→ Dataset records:

::::::::::

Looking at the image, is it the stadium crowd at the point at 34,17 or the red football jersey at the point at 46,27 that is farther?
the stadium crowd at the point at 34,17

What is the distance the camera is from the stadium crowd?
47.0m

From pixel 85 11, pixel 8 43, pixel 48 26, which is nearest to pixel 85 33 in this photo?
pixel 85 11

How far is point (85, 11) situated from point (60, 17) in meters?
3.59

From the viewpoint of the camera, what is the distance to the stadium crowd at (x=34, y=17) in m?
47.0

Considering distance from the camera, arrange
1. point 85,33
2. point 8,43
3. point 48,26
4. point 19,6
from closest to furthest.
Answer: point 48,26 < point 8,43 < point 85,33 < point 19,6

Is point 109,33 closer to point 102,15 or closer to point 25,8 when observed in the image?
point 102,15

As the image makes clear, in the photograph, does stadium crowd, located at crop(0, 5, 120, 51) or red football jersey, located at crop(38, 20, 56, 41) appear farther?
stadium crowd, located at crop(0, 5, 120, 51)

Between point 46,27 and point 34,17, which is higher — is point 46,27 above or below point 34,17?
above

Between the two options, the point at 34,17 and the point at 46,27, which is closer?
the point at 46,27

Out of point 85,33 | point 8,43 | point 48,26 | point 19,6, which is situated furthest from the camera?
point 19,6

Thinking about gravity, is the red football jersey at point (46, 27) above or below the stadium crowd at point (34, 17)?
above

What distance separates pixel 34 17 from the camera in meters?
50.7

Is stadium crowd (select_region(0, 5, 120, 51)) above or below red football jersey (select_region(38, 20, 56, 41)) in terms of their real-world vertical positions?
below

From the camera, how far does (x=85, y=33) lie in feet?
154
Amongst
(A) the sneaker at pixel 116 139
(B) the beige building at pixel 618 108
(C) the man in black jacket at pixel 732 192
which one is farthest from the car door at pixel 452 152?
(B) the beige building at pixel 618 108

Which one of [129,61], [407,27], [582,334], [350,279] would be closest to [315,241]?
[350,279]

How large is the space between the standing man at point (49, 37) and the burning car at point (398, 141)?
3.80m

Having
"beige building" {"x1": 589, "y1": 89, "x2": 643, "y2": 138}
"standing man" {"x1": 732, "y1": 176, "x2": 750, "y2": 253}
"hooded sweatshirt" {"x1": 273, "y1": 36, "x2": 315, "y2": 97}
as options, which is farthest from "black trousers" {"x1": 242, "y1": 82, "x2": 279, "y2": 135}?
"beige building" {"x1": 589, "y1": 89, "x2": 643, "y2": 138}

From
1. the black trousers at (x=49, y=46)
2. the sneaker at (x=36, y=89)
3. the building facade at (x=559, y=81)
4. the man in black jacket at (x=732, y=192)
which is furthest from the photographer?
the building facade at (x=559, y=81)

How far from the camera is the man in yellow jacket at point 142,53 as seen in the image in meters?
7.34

::::::::::

→ Stated goal:
Recast the lines of the records as a Markdown table with the columns Row and Line, starting at the line containing "What distance separates" and ending at the end of the records. Leave out blank lines, and number each remaining line in the Row column.

→ Full solution:
| Row | Line |
|---|---|
| 1 | What distance separates pixel 34 17 from the camera in meters? |
| 2 | 50.7 |
| 3 | Is stadium crowd (select_region(0, 5, 120, 51)) above or below red football jersey (select_region(38, 20, 56, 41)) in terms of their real-world vertical positions? |
| 4 | below |
| 5 | From the camera, how far does (x=85, y=33) lie in feet? |
| 6 | 154 |
| 7 | Amongst |
| 8 | (A) the sneaker at pixel 116 139 |
| 9 | (B) the beige building at pixel 618 108 |
| 10 | (C) the man in black jacket at pixel 732 192 |
| 11 | which one is farthest from the car door at pixel 452 152? |
| 12 | (B) the beige building at pixel 618 108 |
| 13 | Which one of [129,61], [407,27], [582,334], [350,279] would be closest to [315,241]? |
| 14 | [350,279] |
| 15 | How large is the space between the standing man at point (49, 37) and the burning car at point (398, 141)? |
| 16 | 3.80m |
| 17 | Having |
| 18 | "beige building" {"x1": 589, "y1": 89, "x2": 643, "y2": 138} |
| 19 | "standing man" {"x1": 732, "y1": 176, "x2": 750, "y2": 253} |
| 20 | "hooded sweatshirt" {"x1": 273, "y1": 36, "x2": 315, "y2": 97} |
| 21 | as options, which is farthest from "black trousers" {"x1": 242, "y1": 82, "x2": 279, "y2": 135}? |
| 22 | "beige building" {"x1": 589, "y1": 89, "x2": 643, "y2": 138} |
| 23 | From |
| 24 | 1. the black trousers at (x=49, y=46) |
| 25 | 2. the sneaker at (x=36, y=89) |
| 26 | 3. the building facade at (x=559, y=81) |
| 27 | 4. the man in black jacket at (x=732, y=192) |
| 28 | which is furthest from the photographer? |
| 29 | the building facade at (x=559, y=81) |
| 30 | How far from the camera is the man in yellow jacket at point 142,53 as seen in the image in meters? |
| 31 | 7.34 |